31 de agosto de 2013

Marx, muerte y melancolía: la balada del policial negro

Después de que Marx contara sus fábulas, de que pronunciara sus sermones desde los talleres industriales, ya nada fue lo mismo. O eso nos hicieron creer. Los héroes de la crítica materialista transformaron su melancolía en denuncia de la mercancía. Y fueron a buscar a sus alter ego, dobles agentes del capitalismo y de la redención (faz eufórica, esta última, de la ciclotimia del escriba): los autores de novelas policiales, en letanía casi bíblica, repetían una y otra vez el Texto, el Género, obrando en la dicotomía de siempre, la de la repetición y la diferencia. La melancolía de trasnoche, el solemne punto final que, tierno, creyó infligirle Marx a  la filosofía idealista, infiltró el virus de la proyección: los trabajadores eran los nuevos héroes, su infelicidad encontraría consuelo en el paraíso en la tierra, adentro de la historia. Los neoevangelistas de las cuevas citadinas fueron a por los que hurgaban en lo sórdido. 

Todo debía ser dado vuelta a la luz de la nueva buena nueva. Los autores de novelas policiales operaban en el núcleo mismo del capitalismo, en las nacientes industrias de los servicios. Como todo productor simbólico, los melancólicos de la crítica fueron algo exagerados en su valoración de la influencia de las palabras, de los relatos. Terminaron aseverando que todo era cultura. Y las novelas policiales americanas estaban en el centro mismo de la nueva cultura: proveyeron el relato secreto del Imperio naciente, el Lado B de una nación que se haría experta en venderse a sí misma, un Lado B contado como Lado B, en versión de pulpa, berreta, baja, menor: arte por fuera del Gran Arte, arte popular y barato, que las elites y sus modas, sus reductos universitarios, redescubrían periódicamente. Al igual que en las viejas industrias secundarias que obsesionaron a Marx, en las industrias culturales, en el corazón del Imperio del Aura Perdida, los verdaderos artistas eran los trabajadores, los autores de arte serial, fordista. Gemas en los paisajes carboníferos de la minería simbólica.

En cuevas similares a las de sus héroes imaginarios (impersonales, transitorias, modestas), los autores de novelas policiales tecleaban obsesivamente. Servían al mercado, se consagraban a la imaginación técnica, a componer el canto mecánico del mensaje imperial; pero fueron vistos, quisieron ser vistos, como críticos, como objetores de conciencia de la industria a la que servían: no en vano 1280 pop de Jim Thompson  empieza con la Revolución Rusa: mensaje en una botella. La literatura policial narra el siglo veinte americano. Si el policial británico era hijo, hermano de la esfera pública creada por los diarios, el policial negro está al servicio, y se alimenta de, esa nueva tecnología que recrea la escena de la caverna platónica: una sala a oscuras, llena de gente, poblada de imágenes ilusorias que forjan las nuevas sensibilidades; el cine. 

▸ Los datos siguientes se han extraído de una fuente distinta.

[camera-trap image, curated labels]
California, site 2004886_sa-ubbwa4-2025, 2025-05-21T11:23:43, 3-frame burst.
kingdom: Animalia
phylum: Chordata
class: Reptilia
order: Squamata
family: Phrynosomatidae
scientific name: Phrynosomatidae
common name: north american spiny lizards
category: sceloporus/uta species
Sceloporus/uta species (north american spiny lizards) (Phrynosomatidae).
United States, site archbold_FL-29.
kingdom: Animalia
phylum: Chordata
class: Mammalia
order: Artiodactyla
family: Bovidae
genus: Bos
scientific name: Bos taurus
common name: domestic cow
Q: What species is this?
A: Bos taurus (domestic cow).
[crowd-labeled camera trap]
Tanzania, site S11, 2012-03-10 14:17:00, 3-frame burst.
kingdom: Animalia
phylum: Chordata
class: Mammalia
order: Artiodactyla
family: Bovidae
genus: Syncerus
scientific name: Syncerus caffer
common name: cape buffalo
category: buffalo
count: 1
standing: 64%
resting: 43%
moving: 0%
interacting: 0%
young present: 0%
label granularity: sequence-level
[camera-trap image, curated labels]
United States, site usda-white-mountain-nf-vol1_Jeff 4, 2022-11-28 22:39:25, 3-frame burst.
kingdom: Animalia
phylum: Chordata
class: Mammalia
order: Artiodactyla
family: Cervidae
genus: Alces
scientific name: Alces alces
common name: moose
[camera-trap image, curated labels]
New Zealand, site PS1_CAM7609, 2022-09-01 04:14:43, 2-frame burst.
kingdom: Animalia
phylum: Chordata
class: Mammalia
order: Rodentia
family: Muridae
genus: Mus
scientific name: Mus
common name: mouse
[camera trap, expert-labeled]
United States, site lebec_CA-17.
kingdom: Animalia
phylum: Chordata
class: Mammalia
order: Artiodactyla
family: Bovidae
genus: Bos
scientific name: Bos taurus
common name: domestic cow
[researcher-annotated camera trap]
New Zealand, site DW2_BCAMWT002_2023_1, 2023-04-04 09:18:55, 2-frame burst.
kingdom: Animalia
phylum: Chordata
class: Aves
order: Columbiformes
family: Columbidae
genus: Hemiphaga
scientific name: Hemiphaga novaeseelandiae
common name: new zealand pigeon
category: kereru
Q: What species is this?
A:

¿Qué buscaba el público de la ficción policial? Buscaba la consolación de la policía, digamos parafraseando a Boecio, el último romano. La poética de los Estados Unidos bajó las metáforas a tierra. El realismo del policial era quizás un retrato de la nueva sociedad. En California, la nueva fábrica mundial de los sueños, el policial registraba el lado oscuro de la vida aventurera: las identidades reinventables (mediante cirugía, escapismo o dinero) y las fortunas cambiantes de una era de transformación a lo Balzac. Parodiando la furia sermonera de los pastores (Faulkner en cualquiera de sus libros, incluyendo Gambito de caballo, o Borges cuando en “La intrusa” sintetiza con un par adjetivo-sustantivo --”sórdida unión”-- la desviación de la norma sexual), la literatura policial reponía la sensación de inseguridad.

Pero, anteúltimo formato de la inconsolable pregunta por la muerte, el policial es, como quiere Faulkner en “Un error de química”, el género que proyecta la sombra. Todo relato es funcional: necesitamos, dice otra vez el narrador de la guerra perdida del sur, el triunvirato de asesino, víctima y deudo porque se requieren dos como mínimo para postular las verdades de la injusticia y del pesar. Libro procaz, catálogo, a la manera bíblica, de la inmoralidad sexual (de la nueva sexualidad espectacular, de la exhibición censurada de las nuevas evas), el Libro Policial es justiciero, moralista: demasiados [chantajistas] han vivido, sermonea Sam Spade en el final del cuento homónimo. Los operadores de la información (versión moderna de los guardianes de los libros ocultos), juegan como estos en el límite, recrean (como el psicópata Nick Corey de Thompson, que alucina las escenas vividas por todas las personas que pasaron por la casa de una de sus amantes) a los fantasmas: es a ellos a quienes la literatura convoca, siempre. Toda literatura policial, toda literatura, es una historia de fantasmas.